Work task 1: In the veto opinion, in which court did the Legislature file its declaratory judgment action?
Work task 2: Carry the veto opinion forward from the point where it stops.

Source text:

=== Section Start ===

THE WASHINGTON STATE LEGISLATURE; SID SNYDER; AND BRIAN EBERSOLE, APPELLANTS,
v.
MIKE LOWRY, GOVERNOR OF THE STATE OF WASHINGTON; STATE OF WASHINGTON, RESPONDENTS.



Appeal from Superior Court of Thurston County. Docket No: 94-2-02725-2. Date filed: 06/27/95. Judge signing: Hon. Wm. T. McPhee.

Authored by Philip A. Talmadge. Concurring: Barbara Durham, James M. Dolliver, Charles Z. Smith, Richard P. Guy, Charles W. Johnson. Dissenting: Barbara A. Madsen, Gerry L. Alexander, Richard B. Sanders.

The opinion of the court was delivered by: Talmadge

EN BANC

TALMADGE, J. -- Governor Mike Lowry vetoed portions of bills enacted in the 1994 session of the Legislature. Rather than overriding the vetoes, the Legislature filed a declaratory judgment action in the Thurston County Superior Court seeking to invalidate them. The Legislature asked the court to establish limiting parameters of the Governor's veto authority under article III, section 12 of the Washington Constitution.

There is no more difficult and controversial aspect of relations between our branches of government than the Governor's use of the veto. Historically, Legislatures and Governors have sought to gain political advantage, the Legislature by carefully drafting legislation to avoid vetoes, and the Governor, by vetoing all or parts of bills.

Pursuant to our historical, constitutional role, we intervene in this controversy to uphold both the power of the Legislature to write legislation as it may choose, and the power of the Governor to exercise the general and line item veto. In this opinion, we seek to delineate and maintain the proper constitutional balance between the coordinate branches of our State government with respect to the veto. ISSUES

1. Does the veto power of the Governor extend to portions of legislation not formally denominated as sections by the Legislature?

=== Section End ===

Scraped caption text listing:
=== Section Start ===

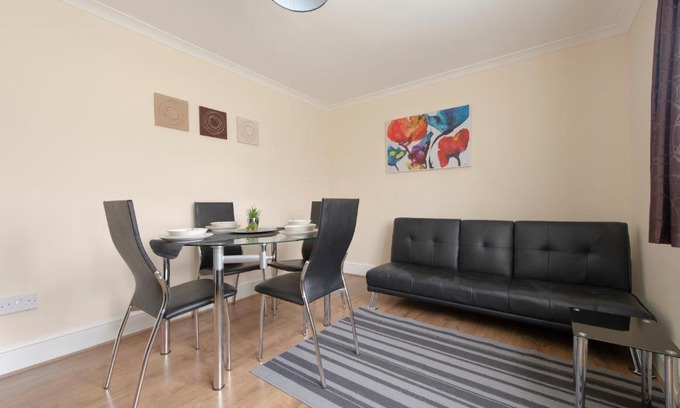 Harlow Apartment | Serviced Accommodation near London and Stansted - 3 bedrooms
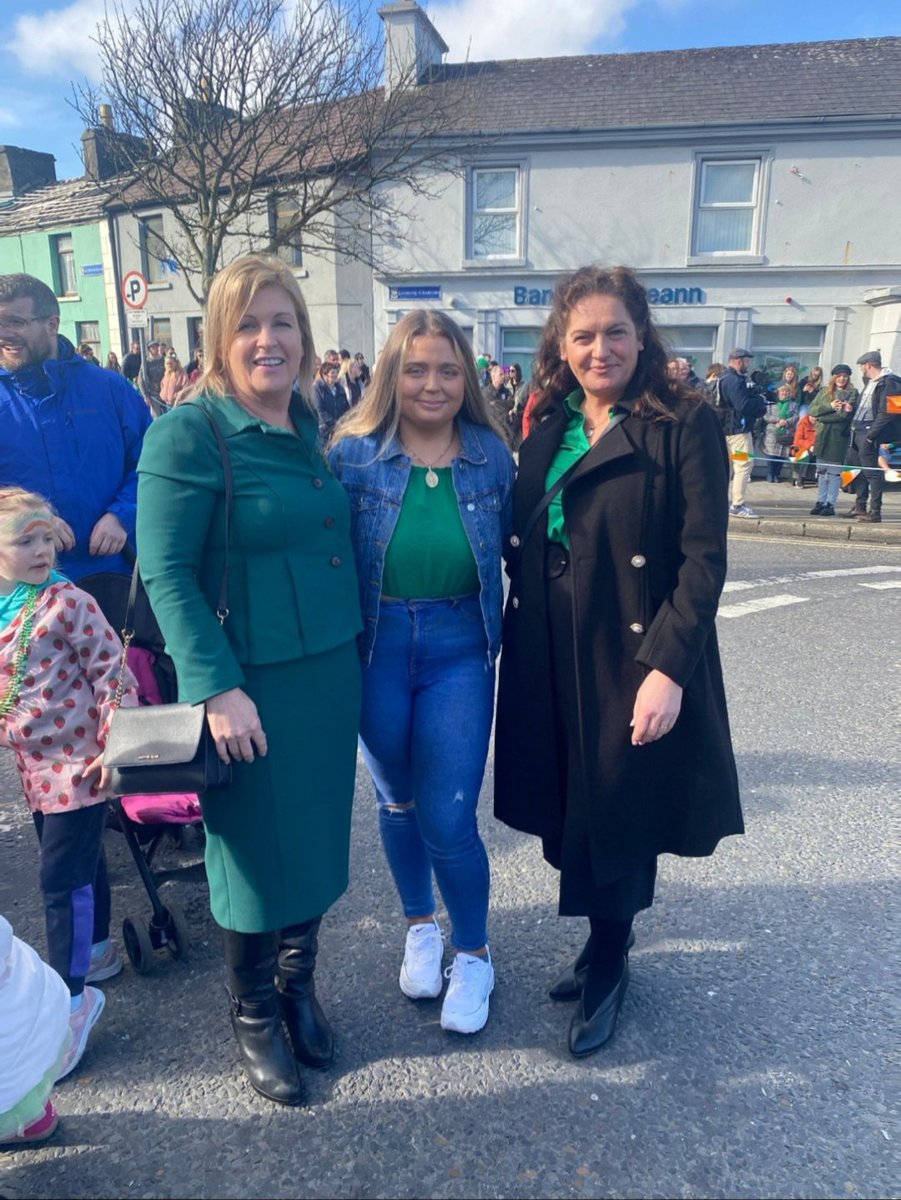 Great to meet up with @conwaywalsh and @RosaleenLally2 yesterday at the Belmullet Parade. Two strong, inspiring women I'm grateful to have around me. 🇮🇪🇮🇪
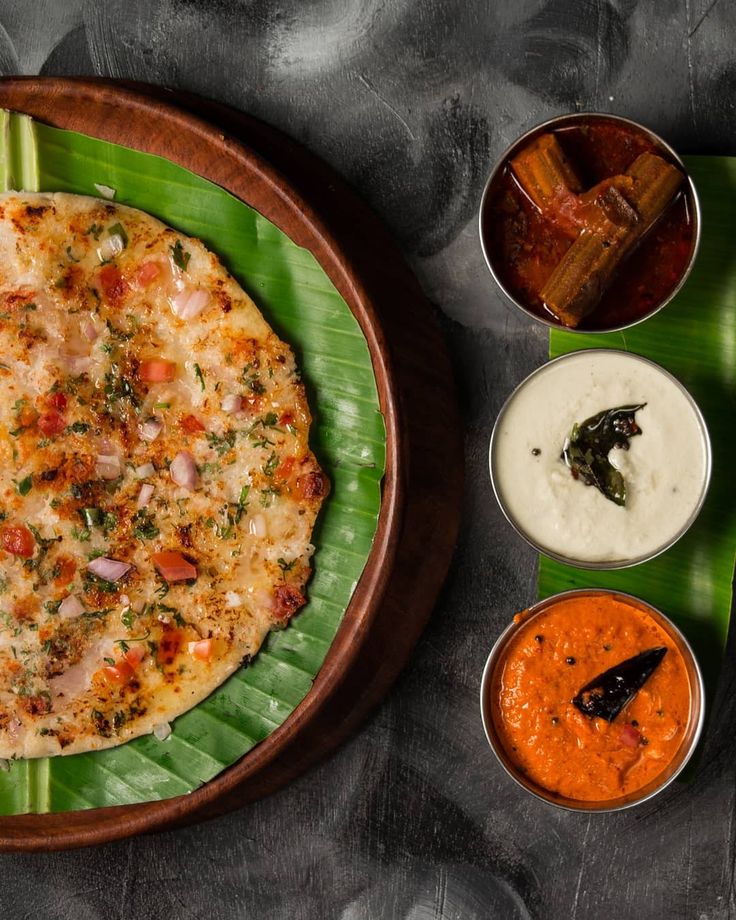 Veg Uthappam , Sambar , Chutney Combo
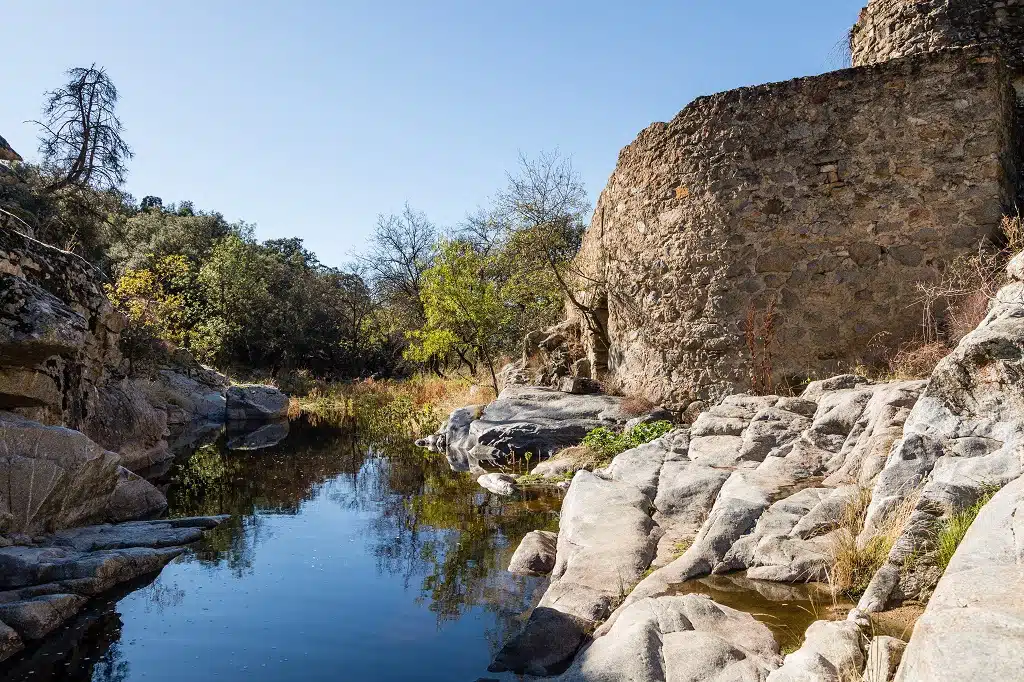 Ruta por los molinos de Navalagamella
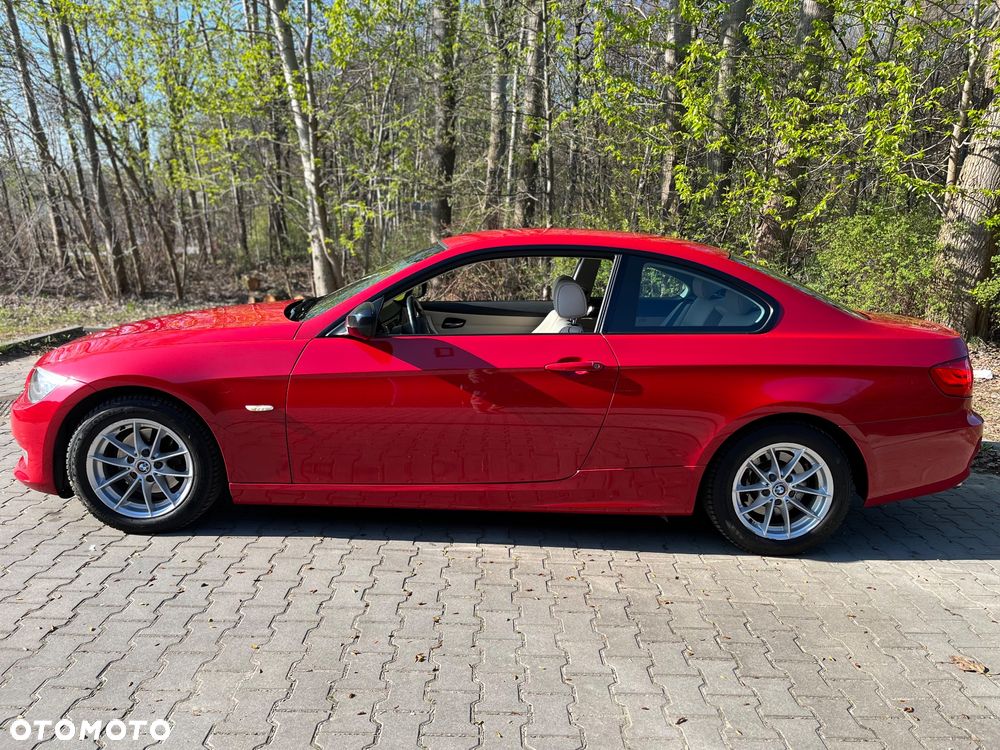 BMW Seria 3 318i Edition Exclusive - 5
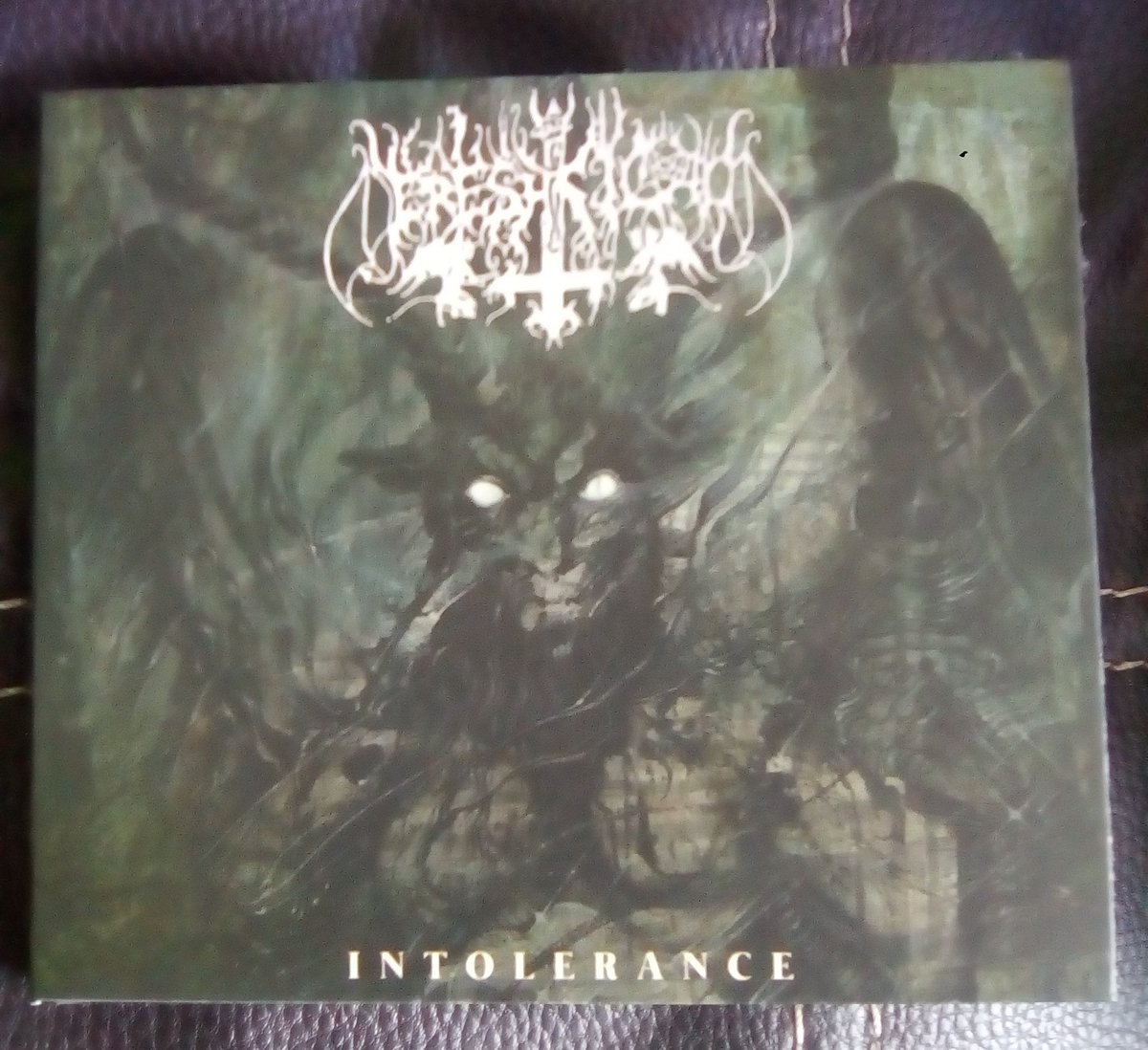 DonKukulkan's tweet photo. El álbum que hoy trajo correos. #Ereshkigal - Intolerance - #AzermedothRecords #BlackMetal Elite @forgottenss1 🤘 Excelente 👏 https://t.co/icM55BsnKj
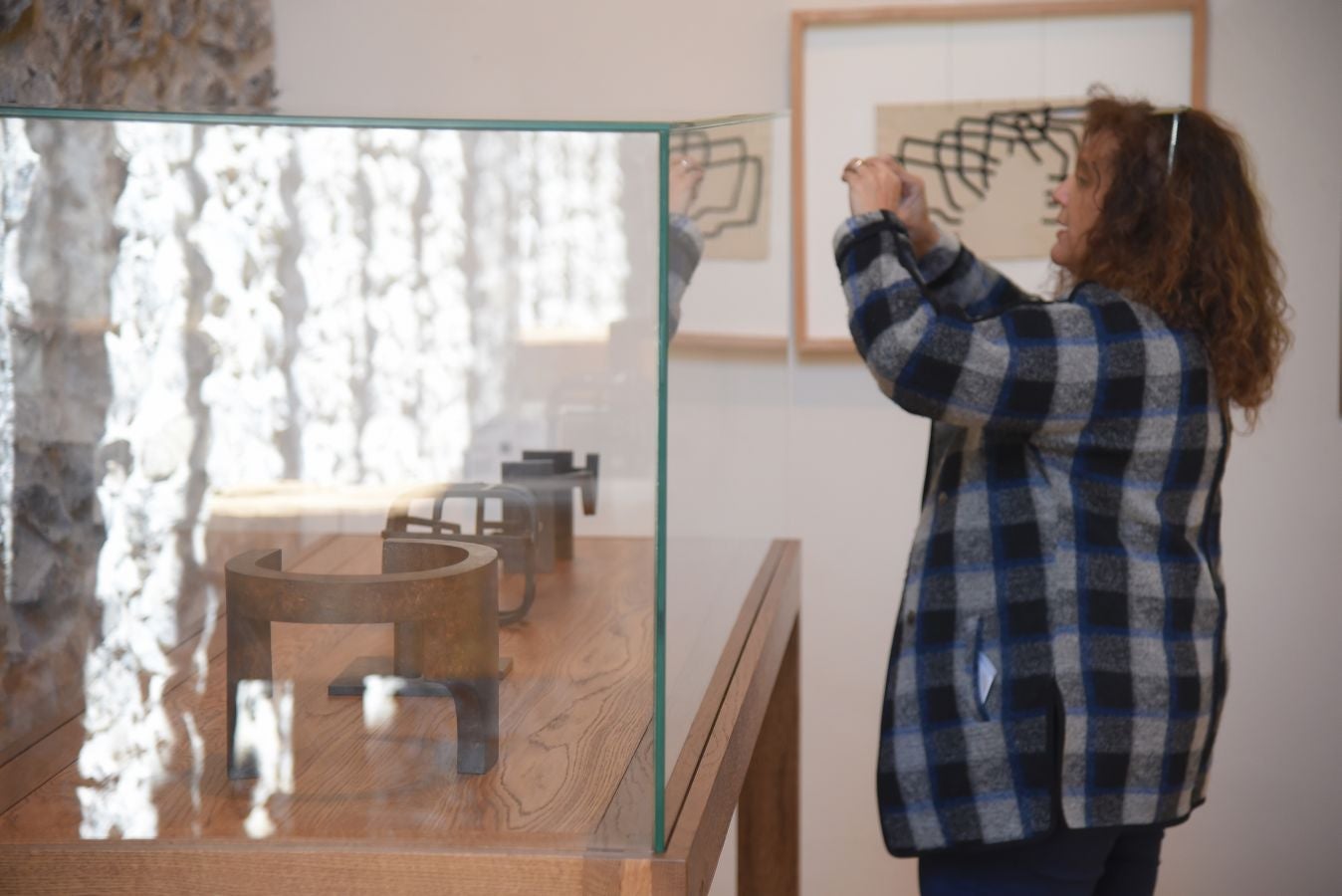 Los primeros visitantes han pasado por el nuevo Chillida Leku y han podido disfrutar, con el mejor tiempo posible, del Museo guipuzcoano.
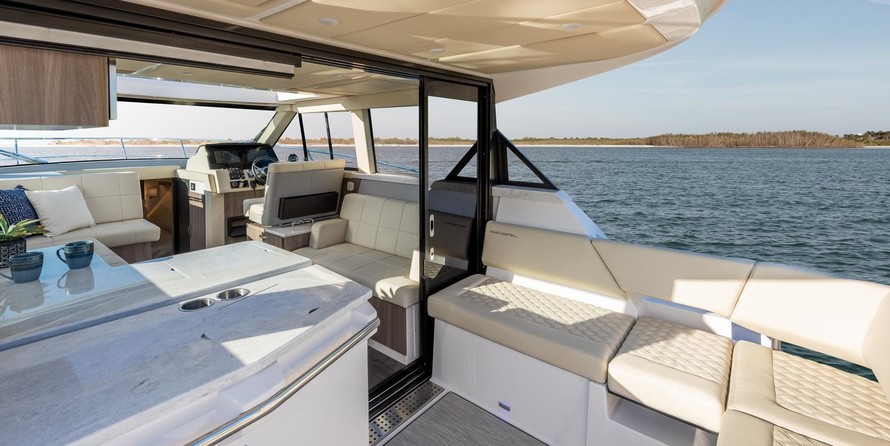 Regal 42 Grande Coupe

=== Section End ===

Response 1: The Thurston County Superior Court.

Response 2:
2. Does the veto power of the Governor extend to provisions in appropriations bill that condition how specific sums of money may be spent?

3. Does the veto power of the Governor extend to provisions in appropriations bills that condition how money may be spent, but do not reference a specific sum of money?

4. Does the veto power of the Governor extend to provisions in appropriations bills reducing expenditures?

FACTS

In the 1994 legislative session, the Legislature enacted various bills that Governor Lowry vetoed at least in part. The Legislature did not override the Governor's veto by two-third votes of both houses, as authorized by article III, section 12 of the constitution. Instead, the Legislature commenced a declaratory judgment action against the Governor in the Thurston County Superior Court, contesting the validity of the vetoes under article III, section 12.

The vetoes at issue fall into three broad categories. The first relates to the Governor's veto of subsections of legislation, each of which repealed an entire act or section of an act. *fn1 While the Legislature designated these repealers as "subsections," the Governor contended the subsections were, in fact, sections of a bill to which his veto power extended. With respect to ch. 143, Laws of 1994, for example, sec. 513 of the legislation contains 103 numbered subsections, each repealing an entire legislative act or section of an act.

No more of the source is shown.